Most of the big platforms prefer catering to the lowest denominator (cater to the slowest readers) to be on the safe side.
Why? Because these huge platforms have very diverse content. Many of their users watch content from different countries but mostly content of their own country and language, and only occasionally foreign films and series, so they are not used to subtitles that much.
On the contrary, Viki viewers come here to consume East Asian content, and that’s all that is offered here. Some of the viewers might be Asian themselves, those people don’t need subtitles, so we’re not concerned about them. All the rest of us do. And we have become very good at reading them!
Therefore, Viki should not ape other platforms. It is a unique platform with unique viewers and has its own rules.
What Viki contributors had to say
Here is a past thread on this topic. How quickly can a viewer read subtitles?
It also depends on segment length
I would like to highlight an important observation by user piranna on that thread:
On NFLX, the subtitle duration on screen lasts less than Viki and a single-line sub is preferred over a 2-line sub. From this, they might use less seg combination and have to compress subtitles. The number of characters is limited by the segment duration.
Yes, a segment can last from 1 to 7 (or even 8) seconds, and obviously the character limit cannot be the same in all cases! If it’s one second, the limit should be even shorter. We usually test by running the video and making sure there’s enough time to read comfortably, otherwise we shorten the subtitle.
Some of the relevant studies:
English is shorter than most other languages
English words of Saxon/Norse/Germanic origin are short, one or two syllables. Those are an important part of the English lexicon (33%, but if you count the compounds and phrasal verbs they become much more than that!) So, typically, the average English text is shorter than a text of a Romance language and also Greek - and probably German as well. The same sentence, with the same number of words, will have more characters and be overall longer.
I know this as a professional translator for decades, and that’s why we all always quote a price counted by the page of the finished translation, not by the page of the original.
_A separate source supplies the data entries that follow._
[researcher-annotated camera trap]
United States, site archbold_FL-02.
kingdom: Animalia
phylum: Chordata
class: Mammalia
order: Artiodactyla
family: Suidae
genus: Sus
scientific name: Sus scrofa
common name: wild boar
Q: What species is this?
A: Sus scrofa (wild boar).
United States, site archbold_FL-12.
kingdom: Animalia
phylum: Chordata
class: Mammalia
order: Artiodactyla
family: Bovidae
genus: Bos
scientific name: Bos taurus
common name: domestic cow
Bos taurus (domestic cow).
In a book, for example, the finished translation from English was always a few pages more.
In subtitles, the percentage of short words is even more, because usually the longer, Latin derived words are the technical and specialized ones, or the most cultured ones. Daily conversation has a higher percentage of short, Norse words. Subtitles being mostly conversation (and not scholarly articles), have the most short words of any kind of translation.
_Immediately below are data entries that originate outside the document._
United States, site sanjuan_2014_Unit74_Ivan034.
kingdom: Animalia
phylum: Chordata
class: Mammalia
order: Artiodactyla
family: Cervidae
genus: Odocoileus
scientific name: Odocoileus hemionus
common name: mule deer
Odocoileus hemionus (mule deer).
This makes the new limits it a nightmare for Other Language teams. The English pre-subs will obviously be within the limits, but when the OL teams start translating them, they will immediately see the problem!
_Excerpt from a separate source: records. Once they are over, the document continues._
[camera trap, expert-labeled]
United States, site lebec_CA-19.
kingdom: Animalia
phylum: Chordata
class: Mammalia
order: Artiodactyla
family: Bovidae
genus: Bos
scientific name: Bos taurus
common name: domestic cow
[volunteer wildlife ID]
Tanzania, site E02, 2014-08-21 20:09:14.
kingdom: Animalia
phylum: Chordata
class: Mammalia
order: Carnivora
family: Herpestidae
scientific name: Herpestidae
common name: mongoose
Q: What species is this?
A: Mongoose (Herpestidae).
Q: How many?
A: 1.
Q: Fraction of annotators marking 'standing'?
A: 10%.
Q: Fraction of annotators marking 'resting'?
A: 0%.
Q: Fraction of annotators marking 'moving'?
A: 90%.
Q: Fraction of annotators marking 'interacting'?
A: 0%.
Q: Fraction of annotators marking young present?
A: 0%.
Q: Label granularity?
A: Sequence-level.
Is Viki really copying what other platforms do?
Not exactly. NFL says it is preferable to stick to a maximum of around 42 characters per line and 2 lines per subtitle, however it doesn’t enforce precise limits, except in languages like Korean where a character is a whole syllable and Chinese where a character is a whole word. But it must be noted that their segments are typically shorter too, and they don’t use extensions as we do (i.e. the subtitle stops exactly when the actor stops speaking, while on Viki, whenever possible, we have a 1-second extension to give the time to read comfortably).
So, is this a case of Viki “being more royal than the king”, as we say in Greek?
What will happen if Viki doesn’t listen to us?
We will tell the segmenters to chop the segments more (into smaller ones). That’s what will happen. They won’t mind, I think, because they will get greater contribution numbers.
Yes, I know, it’s cheating. But if you make us do it with absurd rules, we will find a way to do our job properly despite them.
Exactly.
Forced localization
The last point trangstar made is very important, because it will force us towards localization. We won’t be able to include any foreign words or concepts anymore, since there will be no way to explain what they are to the new viewers in a note. Instead, we’ll have to substitute with our local language’s words and concepts (which may not match at all) or with a generic word instead of a precise one.
“We will go to Lotte world” becomes “we will go to an amusement park” and
“He is running for the Blue House” becomes “he is running for president”.
All the unique Chinese idioms, proverbs and 4-character sayings will have to be substituted with English ones. Sometimes it’s not easy to remember the right English proverb, so what will happen is that the translation will just “explain” the meaning, which is not so impactful.
This is a huge change to the whole Viki translation style, which will completely lose its flavour and become flat and boring like all the other translations we have been mocking.
Counting the formatting is not fair!
I have been told that the html tags also count as characters. Thus, just putting italics means you lose 6 characters!
(Oh yes, they will reply to this that normally they wanted to put a limit of just 94 characters, but they were nice and put 100 to account for that… )
Disrespect
Viki has been saying how important volunteers are to them. Most of us know that this is just lip service.
We didn’t even deserve an official announcement about this. We just found out. Like being fired and finding out because you go to work and finding your things in a box and your computer pass…word changed.